_Directions_:
1. In the passage on Napoleon and the phrase "whiff of grapeshot," swap "irony" for "understatement" and give the portion that starts at the words "Napoleon's Whiff of" and stops after "strong on irony.".
2. Carry the passage about Napoleon and the phrase "whiff of grapeshot" forward, writing what comes after its last sentence.

_Text segment_:
○ ○ ○ ○
In the later phase of the French Revolution, Napoleon Bonaparte – then a mere Brigadier General (who had, in fact, recently been struck off by the revolutionary Committee of Public Safety and was therefore technically an ex-Brigadier General) famously said that he had used ‘a whiff of grapeshot’ when he repulsed a Royalist mob who, in 1795, took to the streets of Paris in an attempt to bring down the new republican government (The Directory) that had come to power after the execution of Robespierre and the end of the Reign of Terror.

Except that Napoleon didn’t actually say, ‘A whiff of grapeshot.’ The phrase does not, if you think about it, really even work in French.

Like a blast from an extremely large and powerful shotgun

The French word for grapeshot is ‘mitraille’, which means the pieces of metal that make up the actual grapeshot: slugs of metal packed into a bag or canister that, when fired from an eighteenth-century cannon, have the same effect as would be achieved by a very large and extremely powerful shotgun. So the French might say, for example, that Napoloen ‘laisse la mitraille tirer pendant trois-quarts d’heure’  (‘let the grapeshot be fired for three quarters of an hour’) but they are unlikely to talk about ‘whiff’s’ of grapeshot.

Napoleon's Whiff of Grapeshot

Napoleon fait tirer à Mitraille sur les sectionnaires, print of a painting by Yan’ Dargent

The phrase ‘whiff of grapeshot’ has the very Anglo-Saxon merit of downplaying something that is, in fact, quite terrible. It was the Anglo-Saxons, after all, who chose ‘sword play’ as the most appropriate term to describe hand-to-hand fighting with sharp weapons: Anglo-Saxons are strong on irony.

But it is not obvious what Napoleon himself would have said in French that would translate as ‘whiff of grapeshot’. One translation might be ‘Une bouffée de mitraille.’ ‘Bouffée’ can mean something like ‘whiff’ or ‘puff’:  a breath of fresh air, for example, is une bouffée d’air frais; une bouffée d’honte is a flush of shame. Not really the same thing, is it? And ‘whiff’ in English has strong connotations of smell, as well as puff: ‘ a whiff of gunpowder’ is a perfectly sensible phrase in English. Un parfum de mitraille, perhaps? Une odeur de mitraille?? I really don’t think do.

Europe on the brink of revolution

In fact, the phrase ‘whiff of grapeshot’ was coined by the Scottish essayist and historian, Thomas Carlyle, in his book The French Revolution: A History. The work was published in 1837, sixteen years after Napoleon’s death in exile on St Helena.

Carlyle’s book, to the distress of most historiographers, is written in a highly dramatic and poetic style which for the modern reader (certainly for this modern reader) is utterly unreadable.
○ ○ ○ ○
_Material shown_:
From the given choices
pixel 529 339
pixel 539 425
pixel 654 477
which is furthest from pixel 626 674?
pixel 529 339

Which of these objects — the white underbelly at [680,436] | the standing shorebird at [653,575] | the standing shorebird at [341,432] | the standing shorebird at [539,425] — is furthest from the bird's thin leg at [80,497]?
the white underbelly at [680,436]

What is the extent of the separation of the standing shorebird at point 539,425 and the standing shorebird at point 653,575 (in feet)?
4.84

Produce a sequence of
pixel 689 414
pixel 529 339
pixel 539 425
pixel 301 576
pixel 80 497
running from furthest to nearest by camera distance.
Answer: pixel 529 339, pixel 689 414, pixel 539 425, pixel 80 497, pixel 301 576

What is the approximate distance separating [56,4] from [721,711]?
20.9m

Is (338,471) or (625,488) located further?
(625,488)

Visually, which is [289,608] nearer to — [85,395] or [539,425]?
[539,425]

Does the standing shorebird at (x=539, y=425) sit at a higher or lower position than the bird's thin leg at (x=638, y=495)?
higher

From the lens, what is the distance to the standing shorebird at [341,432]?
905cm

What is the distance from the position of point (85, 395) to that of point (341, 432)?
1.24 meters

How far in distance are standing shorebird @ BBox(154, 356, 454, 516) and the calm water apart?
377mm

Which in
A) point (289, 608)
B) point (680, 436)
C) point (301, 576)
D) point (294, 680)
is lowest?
○ ○ ○ ○
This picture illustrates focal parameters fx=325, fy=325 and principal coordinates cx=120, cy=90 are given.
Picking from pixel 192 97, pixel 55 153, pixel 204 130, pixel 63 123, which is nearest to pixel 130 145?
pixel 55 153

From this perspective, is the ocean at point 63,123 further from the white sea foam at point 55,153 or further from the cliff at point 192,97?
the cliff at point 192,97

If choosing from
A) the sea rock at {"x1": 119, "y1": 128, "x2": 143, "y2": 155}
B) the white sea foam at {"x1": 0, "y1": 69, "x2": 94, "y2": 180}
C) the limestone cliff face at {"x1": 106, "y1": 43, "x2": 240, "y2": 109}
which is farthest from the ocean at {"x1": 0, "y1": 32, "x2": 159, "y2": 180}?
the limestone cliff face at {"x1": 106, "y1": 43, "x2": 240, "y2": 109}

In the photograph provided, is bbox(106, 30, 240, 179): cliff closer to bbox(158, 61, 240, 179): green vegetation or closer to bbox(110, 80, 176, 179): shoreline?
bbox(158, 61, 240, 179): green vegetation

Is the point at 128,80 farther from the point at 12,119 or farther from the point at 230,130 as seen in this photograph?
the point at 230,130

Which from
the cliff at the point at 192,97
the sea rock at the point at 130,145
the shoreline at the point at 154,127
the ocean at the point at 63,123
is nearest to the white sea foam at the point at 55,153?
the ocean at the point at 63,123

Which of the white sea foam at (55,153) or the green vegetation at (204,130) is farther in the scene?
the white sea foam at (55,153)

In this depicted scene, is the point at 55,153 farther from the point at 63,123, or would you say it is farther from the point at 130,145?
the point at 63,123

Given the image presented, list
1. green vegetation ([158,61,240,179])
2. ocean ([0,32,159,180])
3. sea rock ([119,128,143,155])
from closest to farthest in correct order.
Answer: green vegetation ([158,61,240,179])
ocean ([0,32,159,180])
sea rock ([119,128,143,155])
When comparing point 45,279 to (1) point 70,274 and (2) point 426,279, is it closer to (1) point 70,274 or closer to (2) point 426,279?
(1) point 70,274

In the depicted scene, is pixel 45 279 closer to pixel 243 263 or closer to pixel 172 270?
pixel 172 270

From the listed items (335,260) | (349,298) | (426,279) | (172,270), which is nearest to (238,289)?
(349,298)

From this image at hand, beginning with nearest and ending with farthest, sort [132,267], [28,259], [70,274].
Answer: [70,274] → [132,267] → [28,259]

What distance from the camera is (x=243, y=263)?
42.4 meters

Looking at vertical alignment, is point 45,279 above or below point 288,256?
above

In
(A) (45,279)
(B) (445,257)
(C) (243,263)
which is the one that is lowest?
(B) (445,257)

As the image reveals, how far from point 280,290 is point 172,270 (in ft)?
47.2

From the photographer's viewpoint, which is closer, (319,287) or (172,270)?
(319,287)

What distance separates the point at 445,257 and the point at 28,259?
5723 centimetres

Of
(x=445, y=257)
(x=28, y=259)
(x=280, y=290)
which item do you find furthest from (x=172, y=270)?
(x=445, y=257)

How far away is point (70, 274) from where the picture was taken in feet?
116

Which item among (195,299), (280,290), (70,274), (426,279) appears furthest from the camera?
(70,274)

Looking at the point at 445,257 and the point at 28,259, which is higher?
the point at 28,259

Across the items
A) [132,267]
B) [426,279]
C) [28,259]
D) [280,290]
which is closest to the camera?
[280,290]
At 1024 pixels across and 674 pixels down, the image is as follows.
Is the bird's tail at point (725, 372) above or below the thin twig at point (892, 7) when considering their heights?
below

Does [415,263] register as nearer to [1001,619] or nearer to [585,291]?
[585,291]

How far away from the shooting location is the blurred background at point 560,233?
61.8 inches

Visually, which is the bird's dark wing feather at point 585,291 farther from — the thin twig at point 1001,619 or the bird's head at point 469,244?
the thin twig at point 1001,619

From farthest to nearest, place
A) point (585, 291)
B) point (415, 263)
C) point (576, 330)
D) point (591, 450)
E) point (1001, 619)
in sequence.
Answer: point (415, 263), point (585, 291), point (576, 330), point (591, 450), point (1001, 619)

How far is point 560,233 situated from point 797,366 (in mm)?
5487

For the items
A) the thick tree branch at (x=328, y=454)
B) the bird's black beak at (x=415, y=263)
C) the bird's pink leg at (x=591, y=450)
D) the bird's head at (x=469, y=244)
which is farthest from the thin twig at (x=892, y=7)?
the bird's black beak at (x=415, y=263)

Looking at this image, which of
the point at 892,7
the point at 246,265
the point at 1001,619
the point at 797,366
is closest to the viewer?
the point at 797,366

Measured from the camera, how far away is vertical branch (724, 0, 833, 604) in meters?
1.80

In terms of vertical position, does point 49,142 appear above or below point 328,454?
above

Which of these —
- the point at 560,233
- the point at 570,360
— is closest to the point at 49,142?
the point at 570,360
○ ○ ○ ○
_Expected results_:
1.
Napoleon's Whiff of Grapeshot

Napoleon fait tirer à Mitraille sur les sectionnaires, print of a painting by Yan’ Dargent

The phrase ‘whiff of grapeshot’ has the very Anglo-Saxon merit of downplaying something that is, in fact, quite terrible. It was the Anglo-Saxons, after all, who chose ‘sword play’ as the most appropriate term to describe hand-to-hand fighting with sharp weapons: Anglo-Saxons are strong on understatement.

2.
It was, however, extremely popular at the time, not least because Europe was once again on the brink of revolution – a series of revolutions was to sweep through Europe in 1848 – and because Carlyle’s account of the impulses behind the French Revolution of 1789 seemed highly relevant. Dickens used the book as the historical source for A Tale of Two Cities.

There is also an excellent story associated with the writing of The French Revolution: A History. Carlyle sent the original, complete handwritten manuscript of Volume I of the book to his friend and mentor, the famous Utilitarian philosopher and Member of Parliament, John Stuart Mill, seeking his opinion on  the work in progress. Sometime after receiving the manuscript, Mill rushed round to Carlyle’s house in Great Cheyne Row, on the bank of the river Thames in London’s Chelsea, in a state of high excitement, to say that the entire manuscript had been, most unfortunately, destroyed by the Mill’s housemaid, who had used it to start a fire.

‘If you wanted to get rid of a manuscript . . .’

You may have read Bill Bryson’s book, At Home: A short history of private life, which considers this episode in more detail.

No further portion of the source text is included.